Doing this allows Stan to represent the inner loop using a single node in the AD tree instead of up to N2 nodes.

In words: We speedup on just 2 cores the model by 11x compared to the original model!

I just run the same chain with a fixed seed. This way I (should) get rid of all the variations which should not matter when we talk about relative speedups.

4 Likes

This is great!

I have been working with generalization some part of this model, that make use of the same ideas. Will you do a PR to the covid-19 repo?

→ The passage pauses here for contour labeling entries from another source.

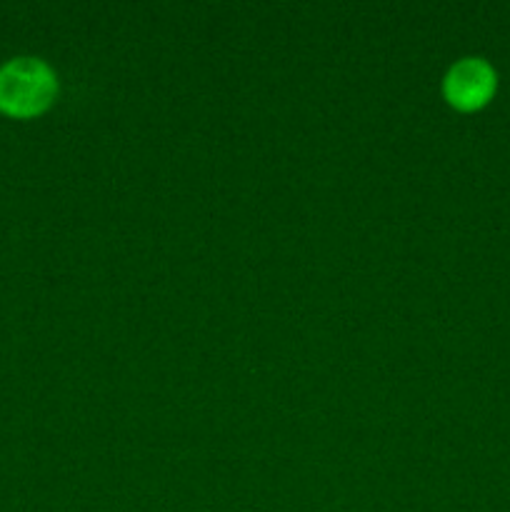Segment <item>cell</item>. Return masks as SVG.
<instances>
[{
	"label": "cell",
	"instance_id": "cell-2",
	"mask_svg": "<svg viewBox=\"0 0 510 512\" xmlns=\"http://www.w3.org/2000/svg\"><path fill=\"white\" fill-rule=\"evenodd\" d=\"M445 95L460 108H475L495 88V73L485 60L480 58H463L448 70L445 75Z\"/></svg>",
	"mask_w": 510,
	"mask_h": 512
},
{
	"label": "cell",
	"instance_id": "cell-1",
	"mask_svg": "<svg viewBox=\"0 0 510 512\" xmlns=\"http://www.w3.org/2000/svg\"><path fill=\"white\" fill-rule=\"evenodd\" d=\"M58 83L48 63L38 58H13L0 68V110L18 118L40 113L53 100Z\"/></svg>",
	"mask_w": 510,
	"mask_h": 512
}]
</instances>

Please let me know when so I can make use of these improvements.

/Måns

It’s in a branch on Seth’s repo:

One can probably continue on improving things, but to me it looks as if it is now fast enough.

(So the usual game can continue to make the model better and then iterate again over computational things)

Cool!

I’ll take a look! So is this introducing both parallelism and more efficient stan code in one?

/Måns

Yes, both things are in there now.

Have a look at the base_rs.stan model first (in that directory) if you want to see how parallelism is introduced “on its own” … it’s just that this did not speedup at all as a lot of work is in the transformed parameters block.

Sebastian

That’s great!

I should have checked your code earlier. I just opened a PR to enable the model to take an arbitrary number of covariates (something me and Aki are working on) here:

In part, it is similar to some parts of your code, but I extend it directly to the input data to deliver design matrices per country instead.

Would it be possible to include only a more efficient code and not parallelism, or are these intertwined now?

/Måns

You can simply avoid the reduce sum call and call the reducer function directly. Just tell it to reduce all countries at once.

Makes sense?

Although you seem to gain some speed by running this with reduce sum - even when using only one core. The reason is that the ad graph is evaluated differently.

The code I wrote also allows you to pass in directly design matrices per country…though a few more steps Would be needed to generalize it.

Still catching up with all the great stuff happening above–but just to say that a version of the code without parallelism would certainly be a great help to RStan users at the moment!